## Selected extract

···

NOT FOR DISTRIBUTION TO UNITED STATES NEWS WIRE SERVICES OR FOR DISSEMINATION IN THE UNITED STATES

VANCOUVER, British Columbia, Jan. 09, 2024 (GLOBE NEWSWIRE) -- Vortex Energy Corp. (CSE: VRTX | OTC: VTECF | FRA: AA3) ("Vortex” or the "Company") is pleased to announce that it has closed its previously announced non-brokered private placement financing (the “Private Placement”) for gross proceeds to the Company of C$1,500,000.

Pursuant to the Private Placement, the Company issued 3,750,000 units of the Company at a price of $0.40 per unit (each, a “Unit”). Each Unit is comprised of one common share in the capital of the Company (a “Share”) and one Share purchase warrant (“Warrant”), with each Warrant entitling the holder thereof to purchase a Share at an exercise price of $0.50 until January 9, 2026.

The net proceeds from the Private Placement are intended to be used for general and administrative expenditures. Because the issuance and sale of the Units was completed utilizing the listed issuer financing exemption under Part 5A.2 of NI 45-106 (the "Listed Issuer Financing Exemption"), the securities issued to investors in the Private Placement are not subject to mandatory resale restrictions in accordance with applicable Canadian securities laws.

The securities described herein have not been and will not be registered under the United States Securities Act of 1933, as amended, or any U.S. state securities laws, and may not be offered or sold in the United States absent registration or available exemptions from such registration requirements. This press release does not constitute an offer to sell or a solicitation of an offer to buy any securities in the United States, or in any jurisdiction in which such offer, solicitation or sale would be unlawful. As a result of the Company’s use of the Listed Issuer Financing Exemption in connection with the Private Placement, the Company filed an offering document with respect to the Private Placement on December 28, 2023, which can be accessed under the Company’s profile on SEDAR+ at www.sedarplus.ca and at the Company’s website at http://www.vortexenergycorp.com.

About Vortex Energy Corp.

···

## Rows from a segmentation dataset

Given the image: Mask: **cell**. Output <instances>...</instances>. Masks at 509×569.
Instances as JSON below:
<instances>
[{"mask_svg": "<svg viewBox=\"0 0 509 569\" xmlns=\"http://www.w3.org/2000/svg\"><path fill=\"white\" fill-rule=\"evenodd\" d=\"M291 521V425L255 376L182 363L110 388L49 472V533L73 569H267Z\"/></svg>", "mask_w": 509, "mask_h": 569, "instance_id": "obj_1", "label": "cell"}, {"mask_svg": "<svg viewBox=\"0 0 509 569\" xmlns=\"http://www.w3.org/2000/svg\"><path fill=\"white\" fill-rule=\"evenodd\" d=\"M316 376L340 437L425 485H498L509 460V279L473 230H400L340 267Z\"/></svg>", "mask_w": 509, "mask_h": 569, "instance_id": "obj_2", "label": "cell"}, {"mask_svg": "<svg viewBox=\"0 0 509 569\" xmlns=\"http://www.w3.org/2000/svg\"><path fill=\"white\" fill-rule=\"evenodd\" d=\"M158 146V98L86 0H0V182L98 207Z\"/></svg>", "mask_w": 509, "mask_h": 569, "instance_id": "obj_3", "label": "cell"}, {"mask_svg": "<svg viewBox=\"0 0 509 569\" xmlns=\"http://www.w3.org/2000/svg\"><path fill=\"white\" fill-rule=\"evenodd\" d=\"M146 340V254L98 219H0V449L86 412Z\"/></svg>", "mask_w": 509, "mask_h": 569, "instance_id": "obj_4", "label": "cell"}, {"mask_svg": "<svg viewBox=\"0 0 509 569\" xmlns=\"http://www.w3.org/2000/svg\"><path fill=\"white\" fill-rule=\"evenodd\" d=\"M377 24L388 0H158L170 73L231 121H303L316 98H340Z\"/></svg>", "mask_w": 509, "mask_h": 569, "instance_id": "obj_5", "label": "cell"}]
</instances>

···

## Tasks
- a) Answer these questions using the Vortex Energy press release:
(i) What gross proceeds did the Private Placement bring the Company?
(ii) At what exercise price, and until what date, does each Warrant allow the holder to buy a Share?
(iii) On what date did the Company file the offering document for the Private Placement?
- b) Output the passage of the Vortex Energy press release starting at "NOT FOR DISTRIBUTION" and ending at "Company of C$1,500,000.", word for word.

## Expected responses
- a)
(i) C$1,500,000
(ii) $0.50, until January 9, 2026
(iii) December 28, 2023

- b)
NOT FOR DISTRIBUTION TO UNITED STATES NEWS WIRE SERVICES OR FOR DISSEMINATION IN THE UNITED STATES

VANCOUVER, British Columbia, Jan. 09, 2024 (GLOBE NEWSWIRE) -- Vortex Energy Corp. (CSE: VRTX | OTC: VTECF | FRA: AA3) ("Vortex” or the "Company") is pleased to announce that it has closed its previously announced non-brokered private placement financing (the “Private Placement”) for gross proceeds to the Company of C$1,500,000.